== PASSAGE TO READ

Langton Capital – 2018-03-26 – Casual dining ‘crisis’, High Street, discounts & other:
Casual dining ‘crisis’, High Street, discounts & other:
A DAY IN THE LIFE:
First of two short weeks this week. The email will be going out in somewhat shortened form as Langton will be away from the office until next Wednesday. On to the news:
PUB, RESTAURANT & DRINK PRODUCERS:
• KPMG has said that the UK’s casual dining crisis will ‘last long into 2018’. Since we are a quarter of the way through the year already, that perhaps isn’t saying much.
• KPMG comments on recent and rumoured CVAs and says that at least a quarter of casual dining companies had recorded an operating loss at least once over the last two quarters. The accountants point to a cocktail of rising prices & cost pressures alongside capacity increases and a sluggish consumer. KPMG says ‘we certainly anticipate this wave of restructuring to continue over the months ahead, as stakeholders take measures to ‘right size’ their estates to a more profitable core, with the ultimate aim of safeguarding their long-term futures.’ Some 78% of operators have seen debt levels rise over the last 6mths.

====
== MATERIAL PROVIDED

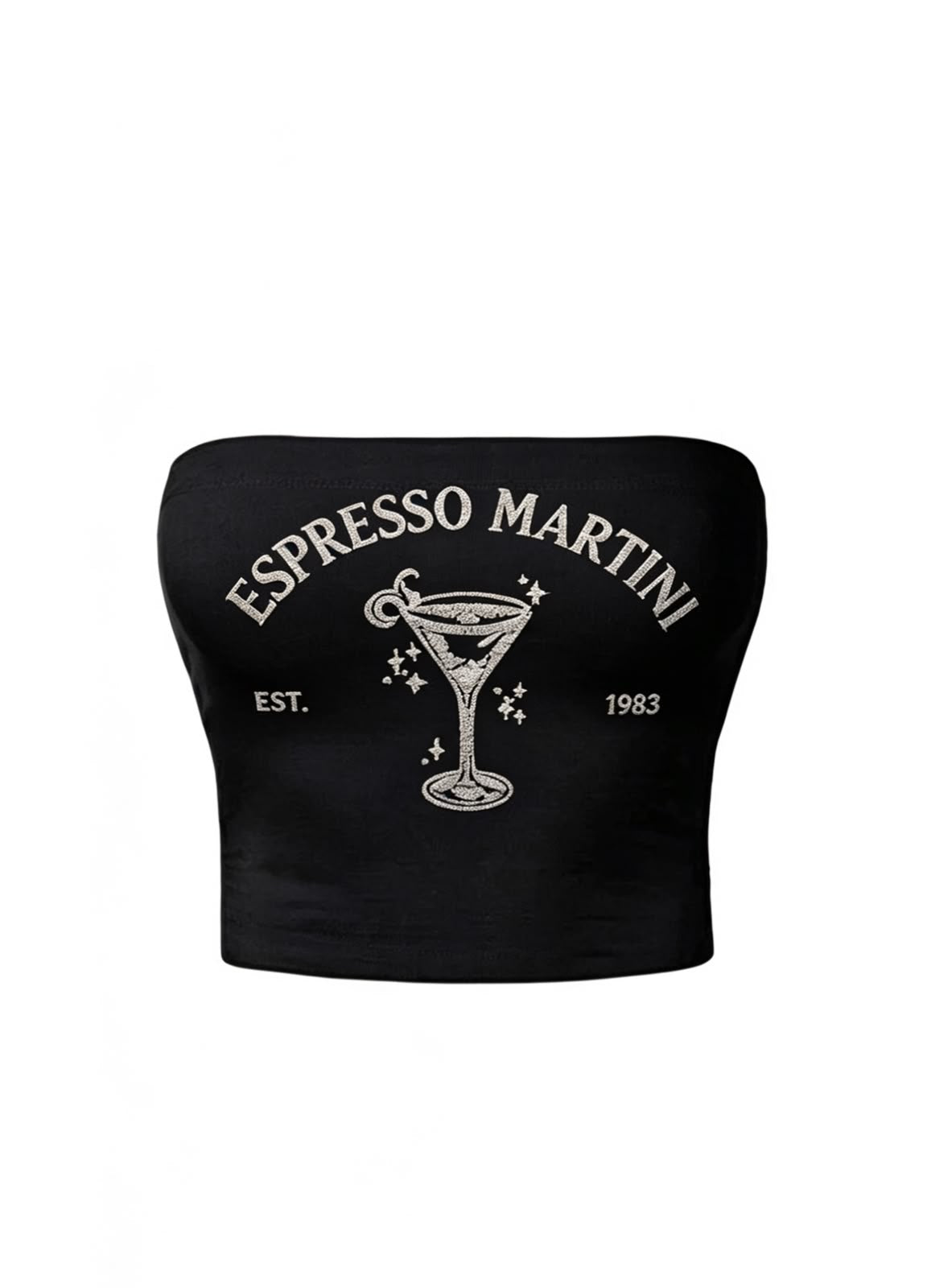 Espresso Martini Taş Baskılı Siyah Straplez Crop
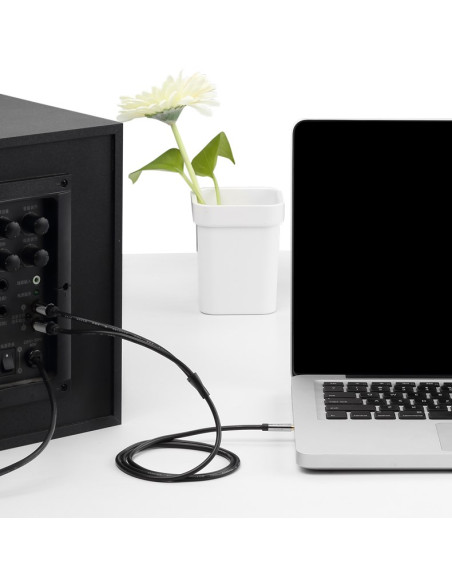 Kabel Audio 3,5 Mm Męski Na 2Rca Męski 3 M Czarny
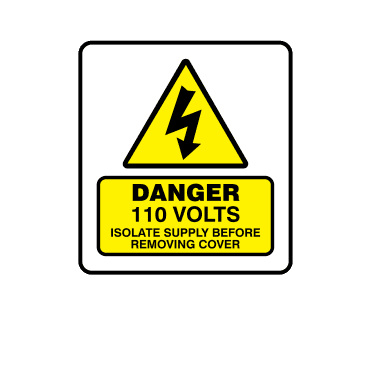 Mini Super Stick Danger 110 Volts Isolate Supply Before Removing Cover - Electrical Warning Labels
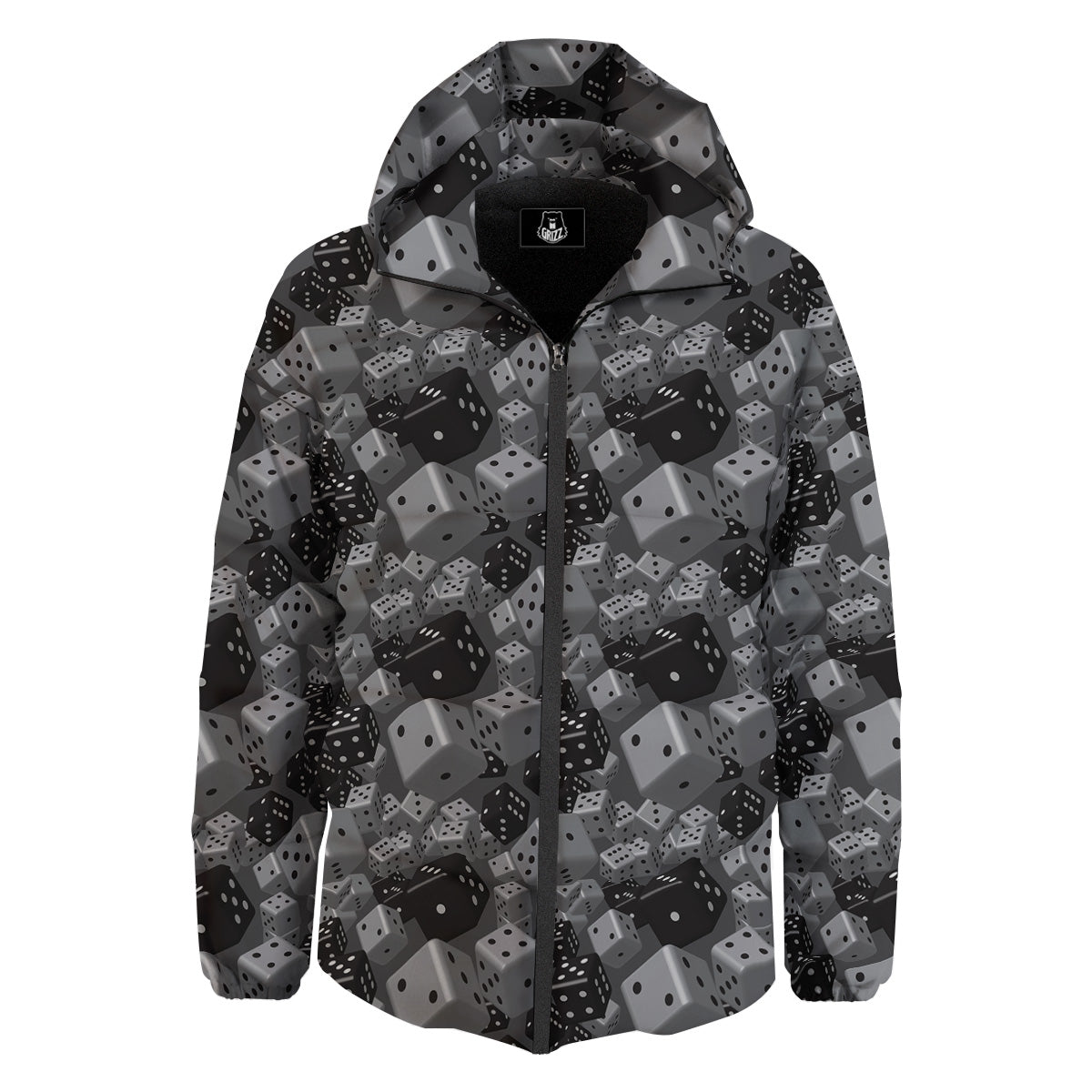 Gray Black 3D Dice Print Pattern Down Jacket-grizzshop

====

● **YOUR INSTRUCTIONS**:
Reproduce the portion of the casual dining bulletin starting at "Langton Capital –" and ending at "isn’t saying much.", with no changes.

● **EXERCISE RESULT**:
Langton Capital – 2018-03-26 – Casual dining ‘crisis’, High Street, discounts & other:
Casual dining ‘crisis’, High Street, discounts & other:
A DAY IN THE LIFE:
First of two short weeks this week. The email will be going out in somewhat shortened form as Langton will be away from the office until next Wednesday. On to the news:
PUB, RESTAURANT & DRINK PRODUCERS:
• KPMG has said that the UK’s casual dining crisis will ‘last long into 2018’. Since we are a quarter of the way through the year already, that perhaps isn’t saying much.